Before its demise the Regional Assembly had set targets for housing in each local authority area. In Ipswich we were charged with constructing 20,000 housing units by 2021. In June the new Government decided that housing targets are best set locally, and the previous high figures have been abandoned (we're all NIMBY s at heart).
However by not building new houses we make life difficult for the working population. Broadly speaking, as the economy contracts, older people choose to stay put rather than move house. On retirement (or soon after) a fair number of people choose to move to the country, the seaside or to downsize. But whilst the value of their property is less than it was in the summer of2007, there is a reluctance to sell; thus the property ladder sticks. This simple premise is compounded by an increase in the older population (the baby boomer generation are now retiring), more and more people are separating and living in two separate housing units, and people are living longer. Take for example the number of people per house:
2001-2.38 2009-2.31 2031-estimated 2.17
Well over 90% of the older population live in mainstream housing, occupying less than the available number of bedrooms. The demographic shift means that households are getting smaller, the number of housing units with single occupancy is rising sharply and the available housing stock is thus reduced.
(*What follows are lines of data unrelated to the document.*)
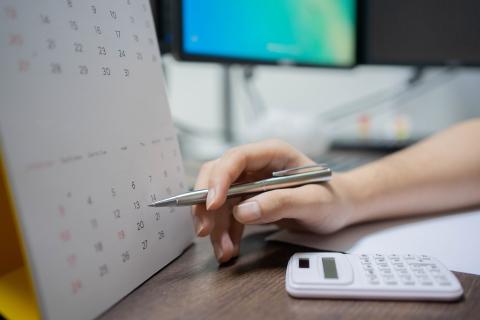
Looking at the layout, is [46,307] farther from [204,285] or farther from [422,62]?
[422,62]

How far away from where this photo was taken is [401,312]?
253 mm

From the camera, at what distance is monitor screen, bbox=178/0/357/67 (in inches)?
23.5

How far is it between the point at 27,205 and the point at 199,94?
1.11 meters

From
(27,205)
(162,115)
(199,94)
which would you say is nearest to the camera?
(27,205)

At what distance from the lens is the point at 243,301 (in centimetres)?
28

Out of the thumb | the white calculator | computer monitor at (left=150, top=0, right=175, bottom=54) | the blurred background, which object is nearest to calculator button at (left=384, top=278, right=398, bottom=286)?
the white calculator

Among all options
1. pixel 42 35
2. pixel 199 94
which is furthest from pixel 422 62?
pixel 42 35

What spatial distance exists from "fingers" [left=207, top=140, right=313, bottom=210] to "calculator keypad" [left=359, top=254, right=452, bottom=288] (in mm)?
126

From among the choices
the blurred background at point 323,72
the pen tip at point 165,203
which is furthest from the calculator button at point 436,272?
the blurred background at point 323,72

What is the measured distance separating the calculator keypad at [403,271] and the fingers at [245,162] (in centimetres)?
13

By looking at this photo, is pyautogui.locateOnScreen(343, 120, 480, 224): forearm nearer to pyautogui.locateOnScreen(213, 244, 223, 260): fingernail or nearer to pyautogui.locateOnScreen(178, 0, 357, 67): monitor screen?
pyautogui.locateOnScreen(213, 244, 223, 260): fingernail

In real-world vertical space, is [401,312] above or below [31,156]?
below

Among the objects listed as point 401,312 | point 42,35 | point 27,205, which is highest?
point 42,35

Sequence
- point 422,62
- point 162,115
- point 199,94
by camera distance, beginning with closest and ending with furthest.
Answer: point 162,115, point 422,62, point 199,94
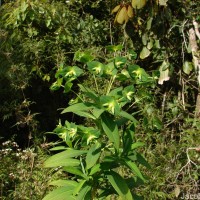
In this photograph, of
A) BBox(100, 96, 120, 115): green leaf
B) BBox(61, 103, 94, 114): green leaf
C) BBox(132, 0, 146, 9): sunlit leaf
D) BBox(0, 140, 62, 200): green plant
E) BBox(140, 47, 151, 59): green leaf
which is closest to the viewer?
BBox(100, 96, 120, 115): green leaf

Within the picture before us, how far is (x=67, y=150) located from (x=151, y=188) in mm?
1446

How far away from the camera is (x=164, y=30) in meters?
4.06

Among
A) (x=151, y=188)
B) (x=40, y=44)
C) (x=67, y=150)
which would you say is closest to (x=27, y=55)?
(x=40, y=44)

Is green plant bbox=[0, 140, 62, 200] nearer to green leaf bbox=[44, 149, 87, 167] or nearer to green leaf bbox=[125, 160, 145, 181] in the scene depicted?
green leaf bbox=[44, 149, 87, 167]

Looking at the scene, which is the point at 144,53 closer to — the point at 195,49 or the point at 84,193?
the point at 195,49

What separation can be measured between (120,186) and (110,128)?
32 cm

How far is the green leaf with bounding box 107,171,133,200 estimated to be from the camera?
2.13 m

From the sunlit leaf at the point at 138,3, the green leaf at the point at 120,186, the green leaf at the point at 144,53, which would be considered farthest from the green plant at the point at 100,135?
the green leaf at the point at 144,53

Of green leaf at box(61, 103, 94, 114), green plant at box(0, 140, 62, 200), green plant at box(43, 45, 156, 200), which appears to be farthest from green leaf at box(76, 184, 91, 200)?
green plant at box(0, 140, 62, 200)

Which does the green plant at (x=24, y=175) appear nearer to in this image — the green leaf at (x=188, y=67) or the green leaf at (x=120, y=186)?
the green leaf at (x=120, y=186)

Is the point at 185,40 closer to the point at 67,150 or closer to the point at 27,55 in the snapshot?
the point at 27,55

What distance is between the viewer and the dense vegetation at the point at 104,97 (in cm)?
219

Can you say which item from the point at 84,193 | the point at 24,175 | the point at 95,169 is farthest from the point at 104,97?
the point at 24,175

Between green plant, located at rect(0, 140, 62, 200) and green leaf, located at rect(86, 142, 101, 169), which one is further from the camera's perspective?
green plant, located at rect(0, 140, 62, 200)
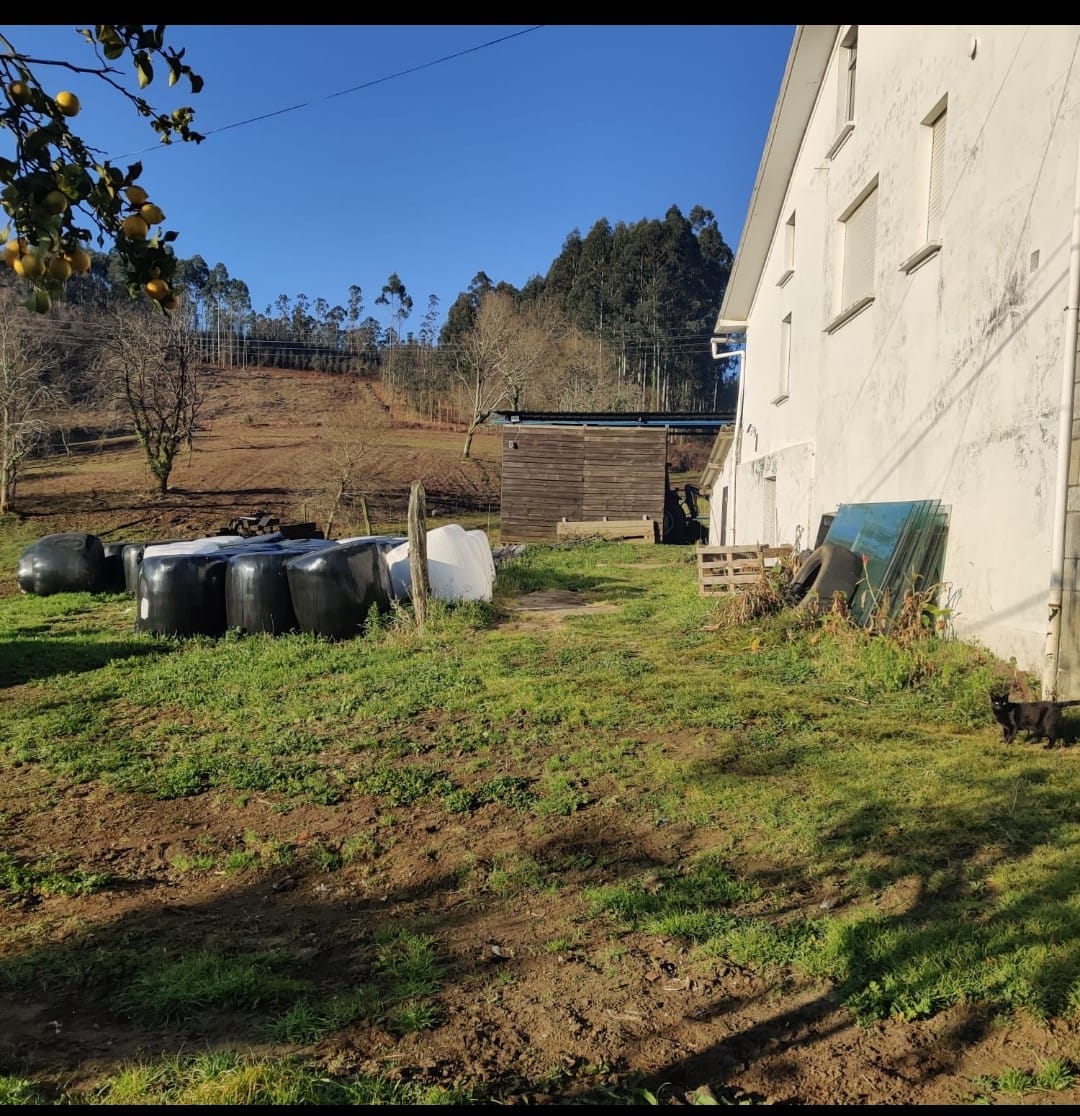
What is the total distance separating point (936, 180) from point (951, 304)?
161 centimetres

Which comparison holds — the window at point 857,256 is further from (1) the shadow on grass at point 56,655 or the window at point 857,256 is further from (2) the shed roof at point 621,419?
(2) the shed roof at point 621,419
In 2010 we will build fewer new houses than at any time since the war, and yet we probably need more. We certainly need new houses to accommodate the working population, to attract new employees into towns and to house the twenty-something-year-olds who are building a successful career.
It is interesting to add that the proposed rise in the cost of university courses will exacerbate the problem. Graduates are likely to accumulate debts of £50,000 after a three year course. Bang goes the deposit they would have otherwise used to buy a house. When ex -students earn £21,000 per year they begin to re-pay the student loan (at 9%), an amount that would otherwise fund £45,000 of borrowing.
Just before the last time the economy collapsed in the late 1980s, the typical age for buying a first house had gone down from 24 to 21 years old. It is currently for unassisted first-time buyers 38! The deposit required for a new first-time buyer's house has increased to almost the equivalent of a first-time buyer's annual salary. No wonder they cannot afford to buy a house until they are in their 30s.
The sting is in the fact that these first-time buyers, irrespective of the age they reach when they sign their mortgage, need to rent until they do! And this will have serious implications for the UK property market, moving towards a continental system of residences.
John Norman, Vice-Chairman
[Editor: perhaps the numerous new flats in town will all be occupied - if the rents are right!]